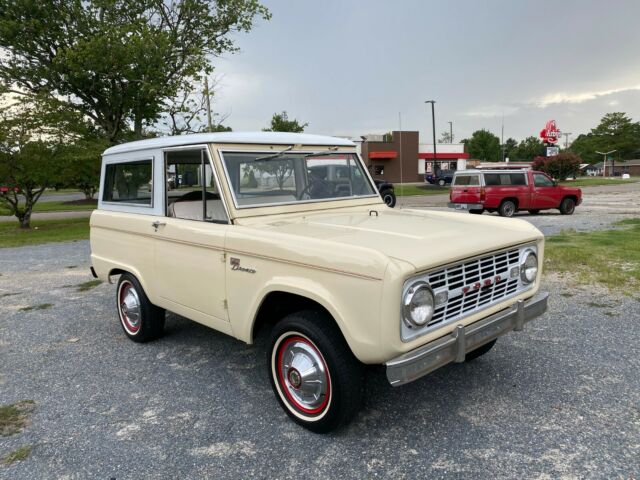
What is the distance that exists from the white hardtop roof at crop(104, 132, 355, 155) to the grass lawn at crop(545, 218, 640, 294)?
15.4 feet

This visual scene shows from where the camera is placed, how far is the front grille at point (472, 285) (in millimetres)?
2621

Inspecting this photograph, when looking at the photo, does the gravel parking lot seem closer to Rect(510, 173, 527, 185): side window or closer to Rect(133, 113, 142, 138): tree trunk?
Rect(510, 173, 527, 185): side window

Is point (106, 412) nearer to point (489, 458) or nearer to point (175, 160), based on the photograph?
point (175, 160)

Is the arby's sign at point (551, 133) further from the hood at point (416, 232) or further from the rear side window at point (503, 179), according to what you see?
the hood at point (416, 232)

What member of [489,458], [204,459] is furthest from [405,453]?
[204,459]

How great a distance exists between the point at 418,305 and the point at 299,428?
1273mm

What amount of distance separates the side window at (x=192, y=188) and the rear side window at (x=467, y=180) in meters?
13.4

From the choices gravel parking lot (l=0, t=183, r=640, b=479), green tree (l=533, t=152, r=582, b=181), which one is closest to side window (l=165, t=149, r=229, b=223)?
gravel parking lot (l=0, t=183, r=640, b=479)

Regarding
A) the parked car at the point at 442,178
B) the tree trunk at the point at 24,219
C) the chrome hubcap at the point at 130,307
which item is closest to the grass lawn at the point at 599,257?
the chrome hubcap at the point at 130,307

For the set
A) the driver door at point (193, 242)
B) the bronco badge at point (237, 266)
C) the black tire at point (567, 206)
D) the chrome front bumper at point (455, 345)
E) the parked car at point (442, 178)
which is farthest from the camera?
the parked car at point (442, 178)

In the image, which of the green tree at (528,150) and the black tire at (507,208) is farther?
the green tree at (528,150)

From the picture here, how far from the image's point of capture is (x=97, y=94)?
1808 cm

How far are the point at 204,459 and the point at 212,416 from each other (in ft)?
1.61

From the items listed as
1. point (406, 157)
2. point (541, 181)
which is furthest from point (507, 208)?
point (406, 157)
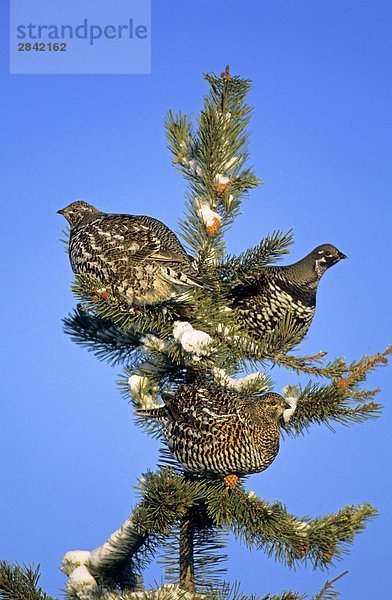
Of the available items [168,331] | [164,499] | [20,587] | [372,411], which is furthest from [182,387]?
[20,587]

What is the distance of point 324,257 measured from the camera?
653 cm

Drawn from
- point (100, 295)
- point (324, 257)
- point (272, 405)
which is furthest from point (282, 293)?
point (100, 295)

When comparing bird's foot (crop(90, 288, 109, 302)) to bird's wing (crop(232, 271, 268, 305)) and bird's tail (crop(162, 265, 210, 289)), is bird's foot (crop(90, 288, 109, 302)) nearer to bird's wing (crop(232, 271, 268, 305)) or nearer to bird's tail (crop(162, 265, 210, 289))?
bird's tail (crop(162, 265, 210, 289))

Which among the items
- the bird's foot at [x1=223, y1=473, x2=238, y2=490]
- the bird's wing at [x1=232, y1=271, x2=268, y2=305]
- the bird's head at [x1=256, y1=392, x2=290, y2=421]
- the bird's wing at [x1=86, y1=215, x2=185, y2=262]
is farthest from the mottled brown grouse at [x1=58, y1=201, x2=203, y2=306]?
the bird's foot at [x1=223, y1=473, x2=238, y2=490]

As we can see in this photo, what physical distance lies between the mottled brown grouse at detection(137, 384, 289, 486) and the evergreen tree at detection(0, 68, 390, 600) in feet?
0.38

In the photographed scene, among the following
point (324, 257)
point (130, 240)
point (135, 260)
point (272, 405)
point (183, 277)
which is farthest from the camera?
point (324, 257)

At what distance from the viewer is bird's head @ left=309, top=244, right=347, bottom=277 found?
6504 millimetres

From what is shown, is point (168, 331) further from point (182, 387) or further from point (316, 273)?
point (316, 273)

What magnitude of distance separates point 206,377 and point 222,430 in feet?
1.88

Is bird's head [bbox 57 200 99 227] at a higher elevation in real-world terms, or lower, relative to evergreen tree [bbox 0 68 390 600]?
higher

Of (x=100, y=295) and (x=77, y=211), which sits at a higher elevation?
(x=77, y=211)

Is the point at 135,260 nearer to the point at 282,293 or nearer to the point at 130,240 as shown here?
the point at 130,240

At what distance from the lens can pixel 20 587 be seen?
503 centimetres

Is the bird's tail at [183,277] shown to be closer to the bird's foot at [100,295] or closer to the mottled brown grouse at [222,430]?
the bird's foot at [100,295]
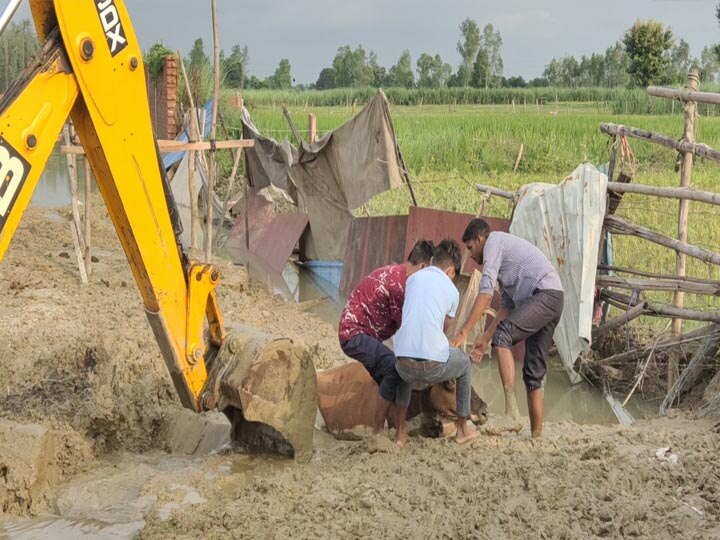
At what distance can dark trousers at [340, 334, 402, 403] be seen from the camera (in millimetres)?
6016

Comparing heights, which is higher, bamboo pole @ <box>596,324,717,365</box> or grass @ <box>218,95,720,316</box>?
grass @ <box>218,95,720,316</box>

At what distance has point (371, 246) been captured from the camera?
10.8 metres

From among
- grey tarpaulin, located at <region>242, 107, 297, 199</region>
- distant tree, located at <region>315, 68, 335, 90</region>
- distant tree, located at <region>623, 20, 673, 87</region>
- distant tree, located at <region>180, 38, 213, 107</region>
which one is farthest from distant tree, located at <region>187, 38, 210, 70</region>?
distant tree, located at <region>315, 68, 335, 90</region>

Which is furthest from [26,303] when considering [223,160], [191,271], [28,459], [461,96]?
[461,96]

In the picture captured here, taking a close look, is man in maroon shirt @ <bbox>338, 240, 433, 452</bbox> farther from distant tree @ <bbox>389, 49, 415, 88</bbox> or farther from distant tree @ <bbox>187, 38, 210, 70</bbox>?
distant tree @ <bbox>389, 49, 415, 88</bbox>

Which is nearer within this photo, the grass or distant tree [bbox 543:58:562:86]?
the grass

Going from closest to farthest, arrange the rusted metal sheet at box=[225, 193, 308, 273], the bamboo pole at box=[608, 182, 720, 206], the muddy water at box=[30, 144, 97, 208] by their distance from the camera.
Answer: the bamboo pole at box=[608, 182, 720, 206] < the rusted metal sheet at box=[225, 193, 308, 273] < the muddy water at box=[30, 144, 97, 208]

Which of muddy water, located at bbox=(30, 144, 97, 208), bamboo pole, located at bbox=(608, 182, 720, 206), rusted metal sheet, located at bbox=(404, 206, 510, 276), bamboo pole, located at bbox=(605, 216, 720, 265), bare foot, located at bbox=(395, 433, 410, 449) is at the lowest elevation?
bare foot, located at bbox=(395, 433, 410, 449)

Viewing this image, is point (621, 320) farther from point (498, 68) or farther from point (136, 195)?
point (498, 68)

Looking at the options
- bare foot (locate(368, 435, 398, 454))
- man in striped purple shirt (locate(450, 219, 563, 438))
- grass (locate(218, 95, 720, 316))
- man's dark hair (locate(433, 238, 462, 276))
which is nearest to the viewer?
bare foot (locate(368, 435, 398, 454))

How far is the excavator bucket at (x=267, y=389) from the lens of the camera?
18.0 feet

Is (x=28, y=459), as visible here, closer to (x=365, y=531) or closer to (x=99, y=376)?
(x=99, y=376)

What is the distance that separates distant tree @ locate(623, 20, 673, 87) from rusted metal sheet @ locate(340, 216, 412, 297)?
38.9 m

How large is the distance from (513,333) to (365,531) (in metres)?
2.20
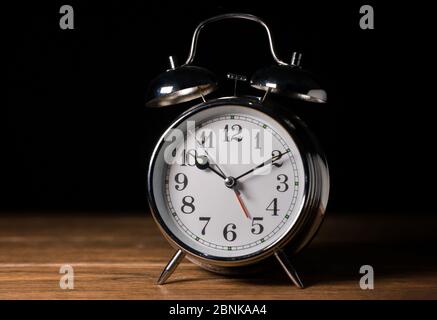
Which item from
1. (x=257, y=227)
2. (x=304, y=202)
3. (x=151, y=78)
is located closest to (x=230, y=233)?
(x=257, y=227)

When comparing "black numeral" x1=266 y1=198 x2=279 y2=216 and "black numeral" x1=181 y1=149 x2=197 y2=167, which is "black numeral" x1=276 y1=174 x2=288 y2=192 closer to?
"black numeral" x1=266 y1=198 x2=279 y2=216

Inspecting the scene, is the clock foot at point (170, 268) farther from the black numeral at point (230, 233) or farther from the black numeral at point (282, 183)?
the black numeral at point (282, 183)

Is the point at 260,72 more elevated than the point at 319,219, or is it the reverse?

· · · · ·

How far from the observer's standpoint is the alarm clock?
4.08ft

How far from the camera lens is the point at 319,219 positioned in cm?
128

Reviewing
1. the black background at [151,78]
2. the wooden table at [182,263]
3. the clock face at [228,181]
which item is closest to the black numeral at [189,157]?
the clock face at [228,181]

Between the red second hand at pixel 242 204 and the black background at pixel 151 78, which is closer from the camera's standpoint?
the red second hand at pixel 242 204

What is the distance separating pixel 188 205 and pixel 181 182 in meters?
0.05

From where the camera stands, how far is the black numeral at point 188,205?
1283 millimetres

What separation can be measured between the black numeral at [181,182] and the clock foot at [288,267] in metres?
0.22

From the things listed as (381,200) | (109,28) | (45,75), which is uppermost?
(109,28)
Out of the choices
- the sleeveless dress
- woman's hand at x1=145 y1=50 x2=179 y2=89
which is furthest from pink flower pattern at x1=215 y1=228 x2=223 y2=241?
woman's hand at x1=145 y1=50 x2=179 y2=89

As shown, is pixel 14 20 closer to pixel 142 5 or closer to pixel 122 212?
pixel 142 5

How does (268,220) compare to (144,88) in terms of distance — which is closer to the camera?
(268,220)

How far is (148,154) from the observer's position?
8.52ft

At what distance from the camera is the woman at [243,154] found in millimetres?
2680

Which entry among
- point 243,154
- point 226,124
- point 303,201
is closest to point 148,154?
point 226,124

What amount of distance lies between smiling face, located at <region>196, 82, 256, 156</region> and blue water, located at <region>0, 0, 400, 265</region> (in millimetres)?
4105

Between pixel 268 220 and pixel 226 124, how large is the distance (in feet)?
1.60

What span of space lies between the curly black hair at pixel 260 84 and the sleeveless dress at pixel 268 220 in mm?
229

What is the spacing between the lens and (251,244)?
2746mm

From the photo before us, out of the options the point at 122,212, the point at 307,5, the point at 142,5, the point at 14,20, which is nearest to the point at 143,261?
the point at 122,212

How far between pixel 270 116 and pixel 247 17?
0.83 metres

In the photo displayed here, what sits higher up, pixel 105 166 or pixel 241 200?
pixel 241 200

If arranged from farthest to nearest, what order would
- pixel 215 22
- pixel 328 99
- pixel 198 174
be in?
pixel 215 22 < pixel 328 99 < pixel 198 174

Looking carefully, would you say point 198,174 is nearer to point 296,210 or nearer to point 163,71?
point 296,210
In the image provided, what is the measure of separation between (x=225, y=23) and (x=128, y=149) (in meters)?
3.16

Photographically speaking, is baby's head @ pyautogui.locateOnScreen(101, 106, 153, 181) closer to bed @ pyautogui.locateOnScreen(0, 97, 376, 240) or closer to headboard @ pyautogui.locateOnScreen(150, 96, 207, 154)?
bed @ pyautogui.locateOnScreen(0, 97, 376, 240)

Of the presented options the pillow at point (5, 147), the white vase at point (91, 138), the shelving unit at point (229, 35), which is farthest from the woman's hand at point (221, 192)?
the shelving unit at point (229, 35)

· · · · ·

▸ **WHAT IS BEING ASKED**: Pull out each line in the rows above that contains the word "measured". Case matters, so match only that exact capitalization.

▸ **WRITTEN REPLY**:
What is the distance of point 324,257 measured from the camera?
What separation can be measured between the black numeral at [181,182] and the clock foot at [288,267] in metres?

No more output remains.